Task objective –
Exclude the pictures, then copy all remaining records exactly.

## start

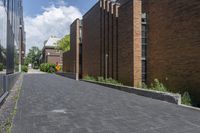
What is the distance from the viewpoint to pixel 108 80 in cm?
1755

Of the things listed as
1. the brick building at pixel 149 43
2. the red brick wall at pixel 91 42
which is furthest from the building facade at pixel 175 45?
the red brick wall at pixel 91 42

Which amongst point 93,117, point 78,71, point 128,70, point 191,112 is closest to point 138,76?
point 128,70

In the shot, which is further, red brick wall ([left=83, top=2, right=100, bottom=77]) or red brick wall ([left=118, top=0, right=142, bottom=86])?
red brick wall ([left=83, top=2, right=100, bottom=77])

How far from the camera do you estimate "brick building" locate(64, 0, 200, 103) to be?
33.7ft

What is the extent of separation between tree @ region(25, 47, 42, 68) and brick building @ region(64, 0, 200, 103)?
86.7 metres

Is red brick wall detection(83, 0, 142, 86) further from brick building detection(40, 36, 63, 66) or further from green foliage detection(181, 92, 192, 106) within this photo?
brick building detection(40, 36, 63, 66)

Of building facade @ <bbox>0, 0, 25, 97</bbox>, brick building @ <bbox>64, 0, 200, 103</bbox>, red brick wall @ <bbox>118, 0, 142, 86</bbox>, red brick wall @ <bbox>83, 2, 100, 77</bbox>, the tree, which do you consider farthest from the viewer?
the tree

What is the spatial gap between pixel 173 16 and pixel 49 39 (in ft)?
234

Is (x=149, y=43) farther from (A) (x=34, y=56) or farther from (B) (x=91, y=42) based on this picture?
(A) (x=34, y=56)

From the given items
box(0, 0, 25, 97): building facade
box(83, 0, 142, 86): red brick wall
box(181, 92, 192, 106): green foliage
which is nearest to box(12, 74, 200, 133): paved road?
box(181, 92, 192, 106): green foliage

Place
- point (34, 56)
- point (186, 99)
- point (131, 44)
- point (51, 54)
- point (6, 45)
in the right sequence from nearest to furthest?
point (186, 99)
point (6, 45)
point (131, 44)
point (51, 54)
point (34, 56)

## end

Answer to the task –
What is the distance from the viewpoint to pixel 108 80 in cm?
1755

Of the things listed as
1. the brick building at pixel 149 43
2. the red brick wall at pixel 91 42
which is furthest from the building facade at pixel 175 45?
the red brick wall at pixel 91 42

Which amongst point 93,117, point 78,71, point 128,70, point 191,112 is closest to point 138,76?
point 128,70

In the shot, which is further, red brick wall ([left=83, top=2, right=100, bottom=77]) or red brick wall ([left=118, top=0, right=142, bottom=86])?
red brick wall ([left=83, top=2, right=100, bottom=77])

How far from the camera do you estimate "brick building" locate(64, 0, 200, 103) to be?
33.7ft

What is the extent of separation between tree @ region(25, 47, 42, 68) and brick building @ region(64, 0, 200, 103)?
86.7 metres

Is red brick wall detection(83, 0, 142, 86) further from brick building detection(40, 36, 63, 66) or further from green foliage detection(181, 92, 192, 106) within this photo?
brick building detection(40, 36, 63, 66)

Of building facade @ <bbox>0, 0, 25, 97</bbox>, brick building @ <bbox>64, 0, 200, 103</bbox>, red brick wall @ <bbox>118, 0, 142, 86</bbox>, red brick wall @ <bbox>83, 2, 100, 77</bbox>, the tree, which do you consider farthest from the viewer?
the tree

What is the spatial gap between pixel 173 16 and pixel 49 39 (in ft)?
234

Is (x=149, y=43) farther from (A) (x=34, y=56) or farther from (B) (x=91, y=42) based on this picture?
(A) (x=34, y=56)

From the given items
box(0, 0, 25, 97): building facade
box(83, 0, 142, 86): red brick wall
box(181, 92, 192, 106): green foliage
which is nearest to box(12, 74, 200, 133): paved road?
box(181, 92, 192, 106): green foliage

Place
- point (34, 56)
- point (186, 99)
- point (131, 44)
- point (51, 54)
- point (6, 45)
in the right sequence from nearest to furthest?
point (186, 99)
point (6, 45)
point (131, 44)
point (51, 54)
point (34, 56)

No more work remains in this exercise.